Zubieta-Calleja said a doctor would have to inject the hormone erythropoietin into a person’s blood, which would stimulate the production of red blood cells.

“That way your red blood cells increase and when things get more severe, then you have a reserve of red blood cells,” he said.

However, some doctors are skeptical of studies like this one, because there is still so much researchers don’t know about the virus.

Dr. Erik Swenson, a pulmonologist from the University of Washington, said the study shouldn’t change how people live their lives in the pandemic.

“It could be true, but they don’t have the information to really tease out whether this is hypoxia that is living at these altitudes or is it a whole host of other factors that are relevant to those populations,” he said.

Swenson suggested the ability to widely test COVID-19 patients in these areas varies and other factors such as low pollution, healthier lifestyles and the dispersion of molecules at high altitude might contribute to the low number of cases in high-altitude areas.

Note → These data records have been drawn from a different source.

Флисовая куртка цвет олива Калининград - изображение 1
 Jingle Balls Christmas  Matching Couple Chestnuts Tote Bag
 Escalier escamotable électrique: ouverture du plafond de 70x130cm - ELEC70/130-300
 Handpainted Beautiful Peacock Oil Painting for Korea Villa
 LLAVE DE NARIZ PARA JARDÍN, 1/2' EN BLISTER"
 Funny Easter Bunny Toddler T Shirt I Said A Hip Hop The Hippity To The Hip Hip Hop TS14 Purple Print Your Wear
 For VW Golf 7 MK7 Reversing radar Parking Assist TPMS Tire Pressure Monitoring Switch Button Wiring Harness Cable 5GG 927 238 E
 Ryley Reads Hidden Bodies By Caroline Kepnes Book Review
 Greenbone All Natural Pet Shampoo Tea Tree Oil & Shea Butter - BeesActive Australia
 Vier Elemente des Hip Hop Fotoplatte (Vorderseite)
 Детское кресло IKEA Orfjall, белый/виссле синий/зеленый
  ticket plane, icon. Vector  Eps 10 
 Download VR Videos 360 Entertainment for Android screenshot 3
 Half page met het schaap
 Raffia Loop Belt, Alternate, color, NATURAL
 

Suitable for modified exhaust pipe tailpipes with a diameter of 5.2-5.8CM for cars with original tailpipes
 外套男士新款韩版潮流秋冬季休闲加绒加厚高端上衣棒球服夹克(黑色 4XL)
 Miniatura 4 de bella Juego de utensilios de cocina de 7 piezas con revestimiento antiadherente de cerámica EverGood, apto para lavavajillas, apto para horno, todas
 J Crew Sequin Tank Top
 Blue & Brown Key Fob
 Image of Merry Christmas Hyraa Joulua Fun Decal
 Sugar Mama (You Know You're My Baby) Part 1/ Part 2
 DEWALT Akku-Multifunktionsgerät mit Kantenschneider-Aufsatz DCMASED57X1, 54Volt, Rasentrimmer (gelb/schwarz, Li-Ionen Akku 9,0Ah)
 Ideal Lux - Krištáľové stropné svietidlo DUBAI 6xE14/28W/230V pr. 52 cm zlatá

One of Zubieta-Calleja’s previous articles suggests that ultraviolet light can act as a natural disinfectant, which might be a possible reason for why fewer people have the virus in high-altitude areas, as well.

Researchers also aren’t sure how long a person would have to live at high altitude in order to develop the tolerance to hypoxia required to prevent COVID-19.

Summit County physician Dr. Christine Ebert-Santos said people living at high altitude shouldn’t use this information as a reason to stop following protocols that prevent the spread of the disease.

“Because of all the other factors involved in this infection, we really can’t change anything that we’re doing,” she said. “We still have to be just as cautious about the contagious virus (and) the presence of a person who could spread the virus.”

Ebert-Santos also said that people come from all over in Summit County and tolerance to hypoxia varies from person to person.

“Even though we could say these are potential mitigating factors of COVID infection, we cannot promise any individual that they have more protection or they would have a less severe course,” she said.